This is one of a set of several problems in my book I am having difficulty not just solving, but also understanding the provided solutions.
The given answer is $462 - 336 + 15 = 141.$
I'll try and see where the terms of the equality above come from.
$[6] = \{1, 2, 3, 4, 5, 6\}.$
The number of all multisets of size six sourced out of $[6]$ is $\binom{6 + 6 -1}{6} = \binom{11}{6} = 462,$ so that's where the first term of $462 - 336 + 15$ come from.

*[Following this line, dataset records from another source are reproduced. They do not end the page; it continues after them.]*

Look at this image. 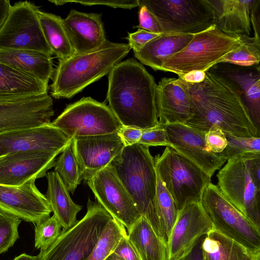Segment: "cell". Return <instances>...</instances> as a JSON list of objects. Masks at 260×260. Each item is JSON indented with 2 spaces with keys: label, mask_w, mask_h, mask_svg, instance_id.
<instances>
[{
  "label": "cell",
  "mask_w": 260,
  "mask_h": 260,
  "mask_svg": "<svg viewBox=\"0 0 260 260\" xmlns=\"http://www.w3.org/2000/svg\"><path fill=\"white\" fill-rule=\"evenodd\" d=\"M202 250L204 260H249L255 257L241 245L213 229L206 235Z\"/></svg>",
  "instance_id": "31"
},
{
  "label": "cell",
  "mask_w": 260,
  "mask_h": 260,
  "mask_svg": "<svg viewBox=\"0 0 260 260\" xmlns=\"http://www.w3.org/2000/svg\"><path fill=\"white\" fill-rule=\"evenodd\" d=\"M48 86L0 62V102L47 93Z\"/></svg>",
  "instance_id": "28"
},
{
  "label": "cell",
  "mask_w": 260,
  "mask_h": 260,
  "mask_svg": "<svg viewBox=\"0 0 260 260\" xmlns=\"http://www.w3.org/2000/svg\"><path fill=\"white\" fill-rule=\"evenodd\" d=\"M111 218L100 204L89 198L84 216L72 227L62 229L55 241L46 250L40 251L38 260H84Z\"/></svg>",
  "instance_id": "8"
},
{
  "label": "cell",
  "mask_w": 260,
  "mask_h": 260,
  "mask_svg": "<svg viewBox=\"0 0 260 260\" xmlns=\"http://www.w3.org/2000/svg\"><path fill=\"white\" fill-rule=\"evenodd\" d=\"M8 0H0V27L3 23L11 7Z\"/></svg>",
  "instance_id": "49"
},
{
  "label": "cell",
  "mask_w": 260,
  "mask_h": 260,
  "mask_svg": "<svg viewBox=\"0 0 260 260\" xmlns=\"http://www.w3.org/2000/svg\"><path fill=\"white\" fill-rule=\"evenodd\" d=\"M38 14L45 40L53 54L58 60L66 59L74 54V51L65 30L62 19L53 14L40 10Z\"/></svg>",
  "instance_id": "30"
},
{
  "label": "cell",
  "mask_w": 260,
  "mask_h": 260,
  "mask_svg": "<svg viewBox=\"0 0 260 260\" xmlns=\"http://www.w3.org/2000/svg\"><path fill=\"white\" fill-rule=\"evenodd\" d=\"M165 128L171 147L212 177L228 158L223 152H213L208 146L205 133L183 123L161 124Z\"/></svg>",
  "instance_id": "14"
},
{
  "label": "cell",
  "mask_w": 260,
  "mask_h": 260,
  "mask_svg": "<svg viewBox=\"0 0 260 260\" xmlns=\"http://www.w3.org/2000/svg\"><path fill=\"white\" fill-rule=\"evenodd\" d=\"M35 180L18 186L0 185V210L35 223L50 217V204Z\"/></svg>",
  "instance_id": "19"
},
{
  "label": "cell",
  "mask_w": 260,
  "mask_h": 260,
  "mask_svg": "<svg viewBox=\"0 0 260 260\" xmlns=\"http://www.w3.org/2000/svg\"><path fill=\"white\" fill-rule=\"evenodd\" d=\"M21 219L0 210V254L13 246L19 238L18 228Z\"/></svg>",
  "instance_id": "37"
},
{
  "label": "cell",
  "mask_w": 260,
  "mask_h": 260,
  "mask_svg": "<svg viewBox=\"0 0 260 260\" xmlns=\"http://www.w3.org/2000/svg\"><path fill=\"white\" fill-rule=\"evenodd\" d=\"M242 43L236 50L219 61L235 65L248 67L259 64L260 40L246 35H238Z\"/></svg>",
  "instance_id": "35"
},
{
  "label": "cell",
  "mask_w": 260,
  "mask_h": 260,
  "mask_svg": "<svg viewBox=\"0 0 260 260\" xmlns=\"http://www.w3.org/2000/svg\"><path fill=\"white\" fill-rule=\"evenodd\" d=\"M178 212L173 199L157 175L155 220L153 229L166 246Z\"/></svg>",
  "instance_id": "32"
},
{
  "label": "cell",
  "mask_w": 260,
  "mask_h": 260,
  "mask_svg": "<svg viewBox=\"0 0 260 260\" xmlns=\"http://www.w3.org/2000/svg\"><path fill=\"white\" fill-rule=\"evenodd\" d=\"M127 233L141 260H167V246L145 216H141Z\"/></svg>",
  "instance_id": "29"
},
{
  "label": "cell",
  "mask_w": 260,
  "mask_h": 260,
  "mask_svg": "<svg viewBox=\"0 0 260 260\" xmlns=\"http://www.w3.org/2000/svg\"><path fill=\"white\" fill-rule=\"evenodd\" d=\"M205 139L209 148L216 153L222 152L228 144L225 134L216 125H212L205 133Z\"/></svg>",
  "instance_id": "41"
},
{
  "label": "cell",
  "mask_w": 260,
  "mask_h": 260,
  "mask_svg": "<svg viewBox=\"0 0 260 260\" xmlns=\"http://www.w3.org/2000/svg\"><path fill=\"white\" fill-rule=\"evenodd\" d=\"M53 105L48 93L0 102V134L50 123Z\"/></svg>",
  "instance_id": "15"
},
{
  "label": "cell",
  "mask_w": 260,
  "mask_h": 260,
  "mask_svg": "<svg viewBox=\"0 0 260 260\" xmlns=\"http://www.w3.org/2000/svg\"><path fill=\"white\" fill-rule=\"evenodd\" d=\"M112 255L115 260H141L127 234L121 238Z\"/></svg>",
  "instance_id": "42"
},
{
  "label": "cell",
  "mask_w": 260,
  "mask_h": 260,
  "mask_svg": "<svg viewBox=\"0 0 260 260\" xmlns=\"http://www.w3.org/2000/svg\"><path fill=\"white\" fill-rule=\"evenodd\" d=\"M73 138L75 153L85 182L120 157L125 146L118 133Z\"/></svg>",
  "instance_id": "16"
},
{
  "label": "cell",
  "mask_w": 260,
  "mask_h": 260,
  "mask_svg": "<svg viewBox=\"0 0 260 260\" xmlns=\"http://www.w3.org/2000/svg\"><path fill=\"white\" fill-rule=\"evenodd\" d=\"M125 228L113 218L105 225L92 251L84 260H105L110 255L122 237Z\"/></svg>",
  "instance_id": "34"
},
{
  "label": "cell",
  "mask_w": 260,
  "mask_h": 260,
  "mask_svg": "<svg viewBox=\"0 0 260 260\" xmlns=\"http://www.w3.org/2000/svg\"><path fill=\"white\" fill-rule=\"evenodd\" d=\"M131 48L127 43L107 40L99 49L74 54L59 60L51 85V95L55 99H70L86 86L108 74L127 55Z\"/></svg>",
  "instance_id": "3"
},
{
  "label": "cell",
  "mask_w": 260,
  "mask_h": 260,
  "mask_svg": "<svg viewBox=\"0 0 260 260\" xmlns=\"http://www.w3.org/2000/svg\"><path fill=\"white\" fill-rule=\"evenodd\" d=\"M139 11V24L134 27L161 34L160 29L154 15L144 6H140Z\"/></svg>",
  "instance_id": "43"
},
{
  "label": "cell",
  "mask_w": 260,
  "mask_h": 260,
  "mask_svg": "<svg viewBox=\"0 0 260 260\" xmlns=\"http://www.w3.org/2000/svg\"><path fill=\"white\" fill-rule=\"evenodd\" d=\"M48 186L45 197L53 215L63 230L72 227L77 222V214L82 206L75 204L58 174L55 171L47 173Z\"/></svg>",
  "instance_id": "27"
},
{
  "label": "cell",
  "mask_w": 260,
  "mask_h": 260,
  "mask_svg": "<svg viewBox=\"0 0 260 260\" xmlns=\"http://www.w3.org/2000/svg\"><path fill=\"white\" fill-rule=\"evenodd\" d=\"M138 144L148 147L158 146L171 147L167 133L160 124L153 127L142 129V136Z\"/></svg>",
  "instance_id": "39"
},
{
  "label": "cell",
  "mask_w": 260,
  "mask_h": 260,
  "mask_svg": "<svg viewBox=\"0 0 260 260\" xmlns=\"http://www.w3.org/2000/svg\"><path fill=\"white\" fill-rule=\"evenodd\" d=\"M254 0H208L214 11L215 25L229 35L249 36L250 13Z\"/></svg>",
  "instance_id": "24"
},
{
  "label": "cell",
  "mask_w": 260,
  "mask_h": 260,
  "mask_svg": "<svg viewBox=\"0 0 260 260\" xmlns=\"http://www.w3.org/2000/svg\"><path fill=\"white\" fill-rule=\"evenodd\" d=\"M251 25L254 31V37L260 40V0H254L250 13Z\"/></svg>",
  "instance_id": "47"
},
{
  "label": "cell",
  "mask_w": 260,
  "mask_h": 260,
  "mask_svg": "<svg viewBox=\"0 0 260 260\" xmlns=\"http://www.w3.org/2000/svg\"><path fill=\"white\" fill-rule=\"evenodd\" d=\"M36 224L35 246L40 249V251H43L57 239L61 232L62 226L53 215Z\"/></svg>",
  "instance_id": "36"
},
{
  "label": "cell",
  "mask_w": 260,
  "mask_h": 260,
  "mask_svg": "<svg viewBox=\"0 0 260 260\" xmlns=\"http://www.w3.org/2000/svg\"><path fill=\"white\" fill-rule=\"evenodd\" d=\"M105 260H115V259L114 257L111 254L110 255H109Z\"/></svg>",
  "instance_id": "52"
},
{
  "label": "cell",
  "mask_w": 260,
  "mask_h": 260,
  "mask_svg": "<svg viewBox=\"0 0 260 260\" xmlns=\"http://www.w3.org/2000/svg\"><path fill=\"white\" fill-rule=\"evenodd\" d=\"M154 15L161 34H196L215 25L208 0H138Z\"/></svg>",
  "instance_id": "9"
},
{
  "label": "cell",
  "mask_w": 260,
  "mask_h": 260,
  "mask_svg": "<svg viewBox=\"0 0 260 260\" xmlns=\"http://www.w3.org/2000/svg\"><path fill=\"white\" fill-rule=\"evenodd\" d=\"M51 124L71 138L118 133L122 125L108 106L90 97L67 105Z\"/></svg>",
  "instance_id": "11"
},
{
  "label": "cell",
  "mask_w": 260,
  "mask_h": 260,
  "mask_svg": "<svg viewBox=\"0 0 260 260\" xmlns=\"http://www.w3.org/2000/svg\"><path fill=\"white\" fill-rule=\"evenodd\" d=\"M218 172L217 186L260 231V153H246L227 160Z\"/></svg>",
  "instance_id": "4"
},
{
  "label": "cell",
  "mask_w": 260,
  "mask_h": 260,
  "mask_svg": "<svg viewBox=\"0 0 260 260\" xmlns=\"http://www.w3.org/2000/svg\"><path fill=\"white\" fill-rule=\"evenodd\" d=\"M118 134L125 146L132 145L138 143L142 136V129L122 125Z\"/></svg>",
  "instance_id": "45"
},
{
  "label": "cell",
  "mask_w": 260,
  "mask_h": 260,
  "mask_svg": "<svg viewBox=\"0 0 260 260\" xmlns=\"http://www.w3.org/2000/svg\"><path fill=\"white\" fill-rule=\"evenodd\" d=\"M58 154L44 151L9 152L0 158V185L18 186L46 176Z\"/></svg>",
  "instance_id": "18"
},
{
  "label": "cell",
  "mask_w": 260,
  "mask_h": 260,
  "mask_svg": "<svg viewBox=\"0 0 260 260\" xmlns=\"http://www.w3.org/2000/svg\"><path fill=\"white\" fill-rule=\"evenodd\" d=\"M14 260H38L37 256H31L23 253L14 259Z\"/></svg>",
  "instance_id": "50"
},
{
  "label": "cell",
  "mask_w": 260,
  "mask_h": 260,
  "mask_svg": "<svg viewBox=\"0 0 260 260\" xmlns=\"http://www.w3.org/2000/svg\"><path fill=\"white\" fill-rule=\"evenodd\" d=\"M56 5H62L68 3H75L85 6L103 5L114 8L131 9L139 6L138 0H90V1H49Z\"/></svg>",
  "instance_id": "40"
},
{
  "label": "cell",
  "mask_w": 260,
  "mask_h": 260,
  "mask_svg": "<svg viewBox=\"0 0 260 260\" xmlns=\"http://www.w3.org/2000/svg\"><path fill=\"white\" fill-rule=\"evenodd\" d=\"M209 70L221 75L233 83L240 95L253 124L259 131V64L244 67L219 62Z\"/></svg>",
  "instance_id": "21"
},
{
  "label": "cell",
  "mask_w": 260,
  "mask_h": 260,
  "mask_svg": "<svg viewBox=\"0 0 260 260\" xmlns=\"http://www.w3.org/2000/svg\"><path fill=\"white\" fill-rule=\"evenodd\" d=\"M178 78L188 83H198L204 80L205 72L201 71H193L179 76Z\"/></svg>",
  "instance_id": "48"
},
{
  "label": "cell",
  "mask_w": 260,
  "mask_h": 260,
  "mask_svg": "<svg viewBox=\"0 0 260 260\" xmlns=\"http://www.w3.org/2000/svg\"><path fill=\"white\" fill-rule=\"evenodd\" d=\"M111 165L140 215L154 228L157 173L149 147L138 143L125 146Z\"/></svg>",
  "instance_id": "5"
},
{
  "label": "cell",
  "mask_w": 260,
  "mask_h": 260,
  "mask_svg": "<svg viewBox=\"0 0 260 260\" xmlns=\"http://www.w3.org/2000/svg\"><path fill=\"white\" fill-rule=\"evenodd\" d=\"M8 153L7 150L4 144L0 141V158Z\"/></svg>",
  "instance_id": "51"
},
{
  "label": "cell",
  "mask_w": 260,
  "mask_h": 260,
  "mask_svg": "<svg viewBox=\"0 0 260 260\" xmlns=\"http://www.w3.org/2000/svg\"><path fill=\"white\" fill-rule=\"evenodd\" d=\"M0 62L48 86L55 69L51 56L31 50H0Z\"/></svg>",
  "instance_id": "25"
},
{
  "label": "cell",
  "mask_w": 260,
  "mask_h": 260,
  "mask_svg": "<svg viewBox=\"0 0 260 260\" xmlns=\"http://www.w3.org/2000/svg\"><path fill=\"white\" fill-rule=\"evenodd\" d=\"M71 138L50 123L0 134L8 153L16 151H44L61 153Z\"/></svg>",
  "instance_id": "20"
},
{
  "label": "cell",
  "mask_w": 260,
  "mask_h": 260,
  "mask_svg": "<svg viewBox=\"0 0 260 260\" xmlns=\"http://www.w3.org/2000/svg\"><path fill=\"white\" fill-rule=\"evenodd\" d=\"M155 105L160 124H185L194 115L190 99L176 78H161L156 85Z\"/></svg>",
  "instance_id": "23"
},
{
  "label": "cell",
  "mask_w": 260,
  "mask_h": 260,
  "mask_svg": "<svg viewBox=\"0 0 260 260\" xmlns=\"http://www.w3.org/2000/svg\"><path fill=\"white\" fill-rule=\"evenodd\" d=\"M213 230L201 202H191L178 211L167 246V260H175L185 253L202 236Z\"/></svg>",
  "instance_id": "17"
},
{
  "label": "cell",
  "mask_w": 260,
  "mask_h": 260,
  "mask_svg": "<svg viewBox=\"0 0 260 260\" xmlns=\"http://www.w3.org/2000/svg\"><path fill=\"white\" fill-rule=\"evenodd\" d=\"M53 167L54 171L58 174L69 192L74 194L83 179L74 151L73 138L55 160Z\"/></svg>",
  "instance_id": "33"
},
{
  "label": "cell",
  "mask_w": 260,
  "mask_h": 260,
  "mask_svg": "<svg viewBox=\"0 0 260 260\" xmlns=\"http://www.w3.org/2000/svg\"><path fill=\"white\" fill-rule=\"evenodd\" d=\"M185 90L194 112L185 124L203 133L212 125L225 134L236 137H259L260 131L253 124L237 89L230 80L208 70L198 83L176 78Z\"/></svg>",
  "instance_id": "1"
},
{
  "label": "cell",
  "mask_w": 260,
  "mask_h": 260,
  "mask_svg": "<svg viewBox=\"0 0 260 260\" xmlns=\"http://www.w3.org/2000/svg\"><path fill=\"white\" fill-rule=\"evenodd\" d=\"M193 37V34H160L134 51V55L142 63L162 71L165 61L183 49Z\"/></svg>",
  "instance_id": "26"
},
{
  "label": "cell",
  "mask_w": 260,
  "mask_h": 260,
  "mask_svg": "<svg viewBox=\"0 0 260 260\" xmlns=\"http://www.w3.org/2000/svg\"><path fill=\"white\" fill-rule=\"evenodd\" d=\"M206 235L200 237L185 253L175 260H204L202 243Z\"/></svg>",
  "instance_id": "46"
},
{
  "label": "cell",
  "mask_w": 260,
  "mask_h": 260,
  "mask_svg": "<svg viewBox=\"0 0 260 260\" xmlns=\"http://www.w3.org/2000/svg\"><path fill=\"white\" fill-rule=\"evenodd\" d=\"M160 35L139 28L134 32L128 33V36L125 39L128 40V44L131 49L135 51Z\"/></svg>",
  "instance_id": "44"
},
{
  "label": "cell",
  "mask_w": 260,
  "mask_h": 260,
  "mask_svg": "<svg viewBox=\"0 0 260 260\" xmlns=\"http://www.w3.org/2000/svg\"><path fill=\"white\" fill-rule=\"evenodd\" d=\"M85 182L92 190L97 202L126 231L141 216L128 192L110 164Z\"/></svg>",
  "instance_id": "13"
},
{
  "label": "cell",
  "mask_w": 260,
  "mask_h": 260,
  "mask_svg": "<svg viewBox=\"0 0 260 260\" xmlns=\"http://www.w3.org/2000/svg\"><path fill=\"white\" fill-rule=\"evenodd\" d=\"M201 204L213 229L243 247L252 257L260 256V231L219 190L210 183L204 190Z\"/></svg>",
  "instance_id": "10"
},
{
  "label": "cell",
  "mask_w": 260,
  "mask_h": 260,
  "mask_svg": "<svg viewBox=\"0 0 260 260\" xmlns=\"http://www.w3.org/2000/svg\"><path fill=\"white\" fill-rule=\"evenodd\" d=\"M74 54L89 53L101 48L107 41L102 14L87 13L72 9L62 19Z\"/></svg>",
  "instance_id": "22"
},
{
  "label": "cell",
  "mask_w": 260,
  "mask_h": 260,
  "mask_svg": "<svg viewBox=\"0 0 260 260\" xmlns=\"http://www.w3.org/2000/svg\"><path fill=\"white\" fill-rule=\"evenodd\" d=\"M39 10L28 1L11 6L0 27V50H31L53 54L41 27Z\"/></svg>",
  "instance_id": "12"
},
{
  "label": "cell",
  "mask_w": 260,
  "mask_h": 260,
  "mask_svg": "<svg viewBox=\"0 0 260 260\" xmlns=\"http://www.w3.org/2000/svg\"><path fill=\"white\" fill-rule=\"evenodd\" d=\"M156 84L134 58L116 64L108 74L109 107L123 126L141 129L159 123L155 105Z\"/></svg>",
  "instance_id": "2"
},
{
  "label": "cell",
  "mask_w": 260,
  "mask_h": 260,
  "mask_svg": "<svg viewBox=\"0 0 260 260\" xmlns=\"http://www.w3.org/2000/svg\"><path fill=\"white\" fill-rule=\"evenodd\" d=\"M228 144L223 151L228 160L232 157L246 153H260V138L236 137L225 134Z\"/></svg>",
  "instance_id": "38"
},
{
  "label": "cell",
  "mask_w": 260,
  "mask_h": 260,
  "mask_svg": "<svg viewBox=\"0 0 260 260\" xmlns=\"http://www.w3.org/2000/svg\"><path fill=\"white\" fill-rule=\"evenodd\" d=\"M157 175L179 211L191 202H201L211 177L191 161L166 147L154 158Z\"/></svg>",
  "instance_id": "7"
},
{
  "label": "cell",
  "mask_w": 260,
  "mask_h": 260,
  "mask_svg": "<svg viewBox=\"0 0 260 260\" xmlns=\"http://www.w3.org/2000/svg\"><path fill=\"white\" fill-rule=\"evenodd\" d=\"M242 43L238 35L226 34L213 25L194 34L183 49L165 61L162 71L178 77L193 71L205 72Z\"/></svg>",
  "instance_id": "6"
}]
</instances>
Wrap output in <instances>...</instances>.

All the multisets of size six where each one contains a digit that occurs at least three times can be rewritten in their type form like so: $$(3, 3), (3, 2, 1), (3, 1, 1, 1), (4, 2), (4, 1, 1), (5, 1), (6)$$
Then,
$|(3, 3)| + |(3, 2, 1)| + |(3, 1, 1, 1)| + |(4, 2)| + |(4, 1, 1)| + |(5, 1)| + |(6)| \\ = (6 \cdot 5) + (6 \cdot 5 \cdot 4) + (6 \cdot \binom 53) + (6 \cdot 5) + (6 \cdot \binom 52) + (6 \cdot 5) + 6 \\ = 30 + 120 + 60 + 30 + 60 + 30 + 6 \\ = 336.$
So that's where the second term of $462 - 336 + 15$ must come from.
I am not clear on where $15$ in $462 - 336 + 15$ come from. So, that's what I'd like to know. Thanks.